Chlorpyrifos is one of the most widely used pesticides in America, although it has been banned in the European Union. Last week, the Ninth Circuit took the extraordinary step of ordering the U.S. Environmental Protection Agency (EPA) point-blank to ban or reduce traces of chlorpyrifos in food. A dissenter accused the majority of misreading the statute in question and abusing its discretion by limiting EPA's options so drastically and giving it only 60 days to act. Warning: The majority and dissenting opinions cover 116 pages, so I'll necessarily be leaving out a lot of details and nuances.

Who is right depends partly on how you read the statute and partly on whether EPA was acting in good faith. Judge Bybee thought that EPA had acted in good faith, while the majority clearly thought EPA had been intentionally dragging its feet for 14 years to avoid implementing its statutory mandate.

Given chlorpyrifos' widespread use, it is economically very important. That also means it is likely to be present in many foods. That's a big worry, since there's evidence that exposure to chlorpyrifos before birth can cause neurological problems in children, including lower IQ and tremors. In 2007, after studies began providing evidence of harmful effects from exposure on children, an NGO petitioned EPA to ban all traces of the substance in foods.

Despite preliminary findings that chlorpyrifos is unsafe, and despite repeated judicial demands that it move more quickly, EPA took more than a decade to get around to ruling on the petition. Under President Obama, EPA seemed to be moving toward a ban, but then . . . Trump. The Trump EPA finally rejected the NGO petition after the court issued an ultimatum demanding a decision. The current Ninth Circuit ruling concerned that denial.

The statute governing permissible food levels for pesticide traces (called "tolerances") contains two sentences telling EPA what to do about pesticide risks in food:

"The Administrator [of EPA] may establish or leave in effect an exemption from the requirement for a tolerance for a pesticide chemical residue in or on food only if the Administrator determines that the exemption is safe. The Administrator shall modify or revoke an exemption if the Administrator determines it is not safe."

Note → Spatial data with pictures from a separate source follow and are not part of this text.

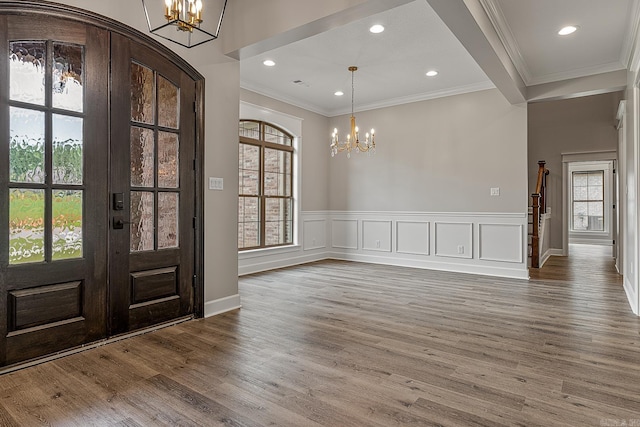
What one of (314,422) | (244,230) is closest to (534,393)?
(314,422)

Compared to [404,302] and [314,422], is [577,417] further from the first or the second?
[404,302]

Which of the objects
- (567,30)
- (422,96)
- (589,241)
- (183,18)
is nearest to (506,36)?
(567,30)

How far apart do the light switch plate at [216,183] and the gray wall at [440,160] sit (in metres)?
3.89

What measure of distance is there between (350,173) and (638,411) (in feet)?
19.0

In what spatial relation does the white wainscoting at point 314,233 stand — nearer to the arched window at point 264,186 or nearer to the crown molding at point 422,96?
the arched window at point 264,186

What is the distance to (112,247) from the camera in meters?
2.78

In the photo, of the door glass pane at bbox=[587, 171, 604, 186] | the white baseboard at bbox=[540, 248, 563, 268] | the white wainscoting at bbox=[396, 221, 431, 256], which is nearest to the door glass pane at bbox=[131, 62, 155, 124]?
the white wainscoting at bbox=[396, 221, 431, 256]

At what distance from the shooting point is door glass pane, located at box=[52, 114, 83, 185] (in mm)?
2508

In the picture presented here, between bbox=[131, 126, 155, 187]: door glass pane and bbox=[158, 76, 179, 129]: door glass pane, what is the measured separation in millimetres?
183

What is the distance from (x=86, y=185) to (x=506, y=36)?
13.7ft

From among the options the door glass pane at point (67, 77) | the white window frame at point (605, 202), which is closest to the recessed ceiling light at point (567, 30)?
the door glass pane at point (67, 77)

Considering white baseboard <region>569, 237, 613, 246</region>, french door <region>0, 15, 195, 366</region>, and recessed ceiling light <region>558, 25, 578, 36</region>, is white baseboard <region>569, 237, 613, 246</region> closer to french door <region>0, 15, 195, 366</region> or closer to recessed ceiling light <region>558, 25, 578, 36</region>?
recessed ceiling light <region>558, 25, 578, 36</region>

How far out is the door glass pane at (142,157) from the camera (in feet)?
9.62

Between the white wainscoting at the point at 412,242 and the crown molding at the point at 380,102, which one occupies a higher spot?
the crown molding at the point at 380,102
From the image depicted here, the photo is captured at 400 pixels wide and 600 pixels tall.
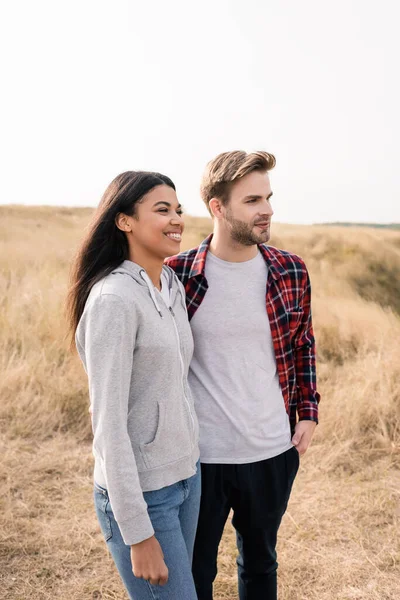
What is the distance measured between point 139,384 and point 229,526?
2.29 m

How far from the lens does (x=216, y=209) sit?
2.41 meters

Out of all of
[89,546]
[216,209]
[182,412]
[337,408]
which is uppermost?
[216,209]

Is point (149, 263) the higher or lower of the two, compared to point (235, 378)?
higher

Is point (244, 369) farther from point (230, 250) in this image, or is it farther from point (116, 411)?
point (116, 411)

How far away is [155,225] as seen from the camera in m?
1.80

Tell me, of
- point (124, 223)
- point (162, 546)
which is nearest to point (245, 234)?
point (124, 223)

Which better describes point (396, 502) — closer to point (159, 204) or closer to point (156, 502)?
point (156, 502)

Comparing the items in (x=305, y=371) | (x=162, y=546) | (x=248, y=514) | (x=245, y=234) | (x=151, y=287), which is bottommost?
(x=248, y=514)

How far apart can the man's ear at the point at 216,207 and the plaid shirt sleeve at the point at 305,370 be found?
0.45m

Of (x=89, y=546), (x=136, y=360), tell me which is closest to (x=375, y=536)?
(x=89, y=546)

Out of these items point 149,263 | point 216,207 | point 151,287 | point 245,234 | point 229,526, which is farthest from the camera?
point 229,526

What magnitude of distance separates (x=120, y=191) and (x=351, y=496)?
2843 millimetres

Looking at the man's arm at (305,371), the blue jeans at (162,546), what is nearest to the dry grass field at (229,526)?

EPA said it was unsure whether the pesticide was safe in food at currently permitted levels. The Ninth Circuit majority said that, since EPA could not determine the pesticide was safe, it could not "leave in effect" the current exemption. Instead, according to the majority, the second sentence requires it to modify or revoke the exemption.

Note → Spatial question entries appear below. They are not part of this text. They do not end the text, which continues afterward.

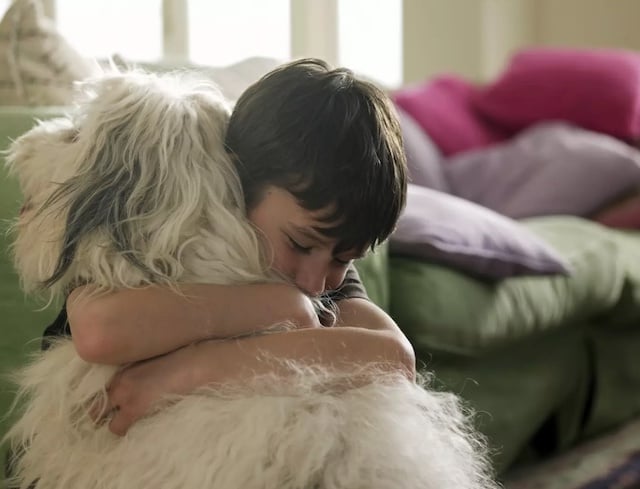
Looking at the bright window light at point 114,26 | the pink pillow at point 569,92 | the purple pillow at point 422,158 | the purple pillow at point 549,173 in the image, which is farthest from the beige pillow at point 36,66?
the pink pillow at point 569,92

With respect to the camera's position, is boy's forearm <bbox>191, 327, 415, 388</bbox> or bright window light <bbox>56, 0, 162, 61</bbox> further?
bright window light <bbox>56, 0, 162, 61</bbox>

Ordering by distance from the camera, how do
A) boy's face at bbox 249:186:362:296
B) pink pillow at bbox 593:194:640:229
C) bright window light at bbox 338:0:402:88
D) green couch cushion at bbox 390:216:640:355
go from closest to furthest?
boy's face at bbox 249:186:362:296 → green couch cushion at bbox 390:216:640:355 → pink pillow at bbox 593:194:640:229 → bright window light at bbox 338:0:402:88

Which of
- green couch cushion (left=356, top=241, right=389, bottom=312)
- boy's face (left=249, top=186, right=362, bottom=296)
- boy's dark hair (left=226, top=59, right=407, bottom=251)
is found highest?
boy's dark hair (left=226, top=59, right=407, bottom=251)

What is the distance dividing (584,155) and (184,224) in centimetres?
163

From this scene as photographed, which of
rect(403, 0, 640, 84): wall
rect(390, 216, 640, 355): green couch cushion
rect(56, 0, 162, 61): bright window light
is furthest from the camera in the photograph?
rect(403, 0, 640, 84): wall

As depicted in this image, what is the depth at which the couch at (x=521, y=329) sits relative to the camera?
120 centimetres

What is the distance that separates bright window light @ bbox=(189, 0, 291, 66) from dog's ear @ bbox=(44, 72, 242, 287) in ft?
5.32

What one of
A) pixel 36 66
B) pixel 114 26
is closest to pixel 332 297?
pixel 36 66

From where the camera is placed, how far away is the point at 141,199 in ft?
2.77

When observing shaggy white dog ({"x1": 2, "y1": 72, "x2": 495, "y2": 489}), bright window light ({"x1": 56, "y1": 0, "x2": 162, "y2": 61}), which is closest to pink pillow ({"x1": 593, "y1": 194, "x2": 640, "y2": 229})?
bright window light ({"x1": 56, "y1": 0, "x2": 162, "y2": 61})

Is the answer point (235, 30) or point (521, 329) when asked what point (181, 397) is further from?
point (235, 30)

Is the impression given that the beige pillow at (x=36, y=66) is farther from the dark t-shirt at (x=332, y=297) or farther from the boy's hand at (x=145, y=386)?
the boy's hand at (x=145, y=386)

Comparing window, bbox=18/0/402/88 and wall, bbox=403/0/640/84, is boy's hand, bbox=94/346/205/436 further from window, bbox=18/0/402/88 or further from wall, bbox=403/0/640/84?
wall, bbox=403/0/640/84

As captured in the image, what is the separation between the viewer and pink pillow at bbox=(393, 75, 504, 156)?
255cm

The dissenter read the two sentences to apply in different circumstances: the first sentence when EPA is acting on a statutory schedule, the second sentence between scheduled safety evaluations. That's not an impossible reading of the statute. Still, if that's what Congress was trying to say, it certainly chose to do so obliquely. In the absence of any legislative history supporting the dissenter's theory, it seems more clever than sound.

The other issue is what to do. Under the majority's reading of the statute, given that EPA could not make an affirmative finding of safety, it had no choice but to either revoke or modify the tolerances for chlorpyrifos. Under normal circumstances, the 60-day deadline would be entirely inappropriate. The fact that the majority imposed this deadline was surely a product of its impatience with what it considered to be a willful refusal by EPA to protect public health.

Given that by 2007, the evidence suggested a possible serious risk to children from a very widely used chemical, EPA seems not to have prioritized the issue. The agency's dilatory pace seems explicable only by the economic impact of banning chlorpyrifos. Under the statute, however, public health is supposed to be the only consideration. Even so, by giving EPA so little time to craft a decision, the court may have overreacted. It remains to be seen how the Biden administration will respond to the order.